> Action item: Would you give all of the records again, exactly as they read?

Data excerpts:
=-=-=

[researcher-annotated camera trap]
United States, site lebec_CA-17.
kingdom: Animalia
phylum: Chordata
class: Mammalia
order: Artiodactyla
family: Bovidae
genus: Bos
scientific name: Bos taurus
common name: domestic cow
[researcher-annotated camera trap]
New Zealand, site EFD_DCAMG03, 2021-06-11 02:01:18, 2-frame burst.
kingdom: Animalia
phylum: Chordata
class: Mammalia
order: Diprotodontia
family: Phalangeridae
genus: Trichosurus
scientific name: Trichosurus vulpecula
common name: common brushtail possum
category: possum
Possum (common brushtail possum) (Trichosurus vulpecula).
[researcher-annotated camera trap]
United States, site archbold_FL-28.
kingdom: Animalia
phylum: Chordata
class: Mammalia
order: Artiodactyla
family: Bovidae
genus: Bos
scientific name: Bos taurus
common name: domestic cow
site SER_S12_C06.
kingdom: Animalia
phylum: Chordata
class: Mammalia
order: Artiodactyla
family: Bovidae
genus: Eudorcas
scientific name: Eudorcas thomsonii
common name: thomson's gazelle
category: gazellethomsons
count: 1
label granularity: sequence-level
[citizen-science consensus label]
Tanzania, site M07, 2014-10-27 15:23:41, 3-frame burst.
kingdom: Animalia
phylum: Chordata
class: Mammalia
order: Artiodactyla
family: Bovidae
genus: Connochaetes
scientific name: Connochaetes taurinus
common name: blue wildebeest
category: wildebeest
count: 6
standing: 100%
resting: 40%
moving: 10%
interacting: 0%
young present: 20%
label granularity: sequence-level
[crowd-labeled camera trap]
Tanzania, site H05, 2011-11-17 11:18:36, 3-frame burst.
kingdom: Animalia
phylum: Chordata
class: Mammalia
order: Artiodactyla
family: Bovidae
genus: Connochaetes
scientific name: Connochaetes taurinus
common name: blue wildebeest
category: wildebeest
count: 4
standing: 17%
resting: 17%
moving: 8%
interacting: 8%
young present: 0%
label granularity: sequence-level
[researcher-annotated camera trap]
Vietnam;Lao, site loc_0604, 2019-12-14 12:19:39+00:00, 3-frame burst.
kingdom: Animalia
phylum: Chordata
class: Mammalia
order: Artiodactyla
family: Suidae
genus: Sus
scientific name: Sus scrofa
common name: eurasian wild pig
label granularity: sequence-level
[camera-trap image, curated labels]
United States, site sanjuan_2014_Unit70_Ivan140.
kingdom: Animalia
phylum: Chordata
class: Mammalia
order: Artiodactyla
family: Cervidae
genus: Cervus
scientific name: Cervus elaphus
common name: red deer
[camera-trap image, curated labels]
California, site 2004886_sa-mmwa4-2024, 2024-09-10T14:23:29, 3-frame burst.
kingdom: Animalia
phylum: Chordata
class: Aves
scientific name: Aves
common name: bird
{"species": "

=-=-=

> Output of the exercise:
[researcher-annotated camera trap]
United States, site lebec_CA-17.
kingdom: Animalia
phylum: Chordata
class: Mammalia
order: Artiodactyla
family: Bovidae
genus: Bos
scientific name: Bos taurus
common name: domestic cow
[researcher-annotated camera trap]
New Zealand, site EFD_DCAMG03, 2021-06-11 02:01:18, 2-frame burst.
kingdom: Animalia
phylum: Chordata
class: Mammalia
order: Diprotodontia
family: Phalangeridae
genus: Trichosurus
scientific name: Trichosurus vulpecula
common name: common brushtail possum
category: possum
Possum (common brushtail possum) (Trichosurus vulpecula).
[researcher-annotated camera trap]
United States, site archbold_FL-28.
kingdom: Animalia
phylum: Chordata
class: Mammalia
order: Artiodactyla
family: Bovidae
genus: Bos
scientific name: Bos taurus
common name: domestic cow
site SER_S12_C06.
kingdom: Animalia
phylum: Chordata
class: Mammalia
order: Artiodactyla
family: Bovidae
genus: Eudorcas
scientific name: Eudorcas thomsonii
common name: thomson's gazelle
category: gazellethomsons
count: 1
label granularity: sequence-level
[citizen-science consensus label]
Tanzania, site M07, 2014-10-27 15:23:41, 3-frame burst.
kingdom: Animalia
phylum: Chordata
class: Mammalia
order: Artiodactyla
family: Bovidae
genus: Connochaetes
scientific name: Connochaetes taurinus
common name: blue wildebeest
category: wildebeest
count: 6
standing: 100%
resting: 40%
moving: 10%
interacting: 0%
young present: 20%
label granularity: sequence-level
[crowd-labeled camera trap]
Tanzania, site H05, 2011-11-17 11:18:36, 3-frame burst.
kingdom: Animalia
phylum: Chordata
class: Mammalia
order: Artiodactyla
family: Bovidae
genus: Connochaetes
scientific name: Connochaetes taurinus
common name: blue wildebeest
category: wildebeest
count: 4
standing: 17%
resting: 17%
moving: 8%
interacting: 8%
young present: 0%
label granularity: sequence-level
[researcher-annotated camera trap]
Vietnam;Lao, site loc_0604, 2019-12-14 12:19:39+00:00, 3-frame burst.
kingdom: Animalia
phylum: Chordata
class: Mammalia
order: Artiodactyla
family: Suidae
genus: Sus
scientific name: Sus scrofa
common name: eurasian wild pig
label granularity: sequence-level
[camera-trap image, curated labels]
United States, site sanjuan_2014_Unit70_Ivan140.
kingdom: Animalia
phylum: Chordata
class: Mammalia
order: Artiodactyla
family: Cervidae
genus: Cervus
scientific name: Cervus elaphus
common name: red deer
[camera-trap image, curated labels]
California, site 2004886_sa-mmwa4-2024, 2024-09-10T14:23:29, 3-frame burst.
kingdom: Animalia
phylum: Chordata
class: Aves
scientific name: Aves
common name: bird
{"species": "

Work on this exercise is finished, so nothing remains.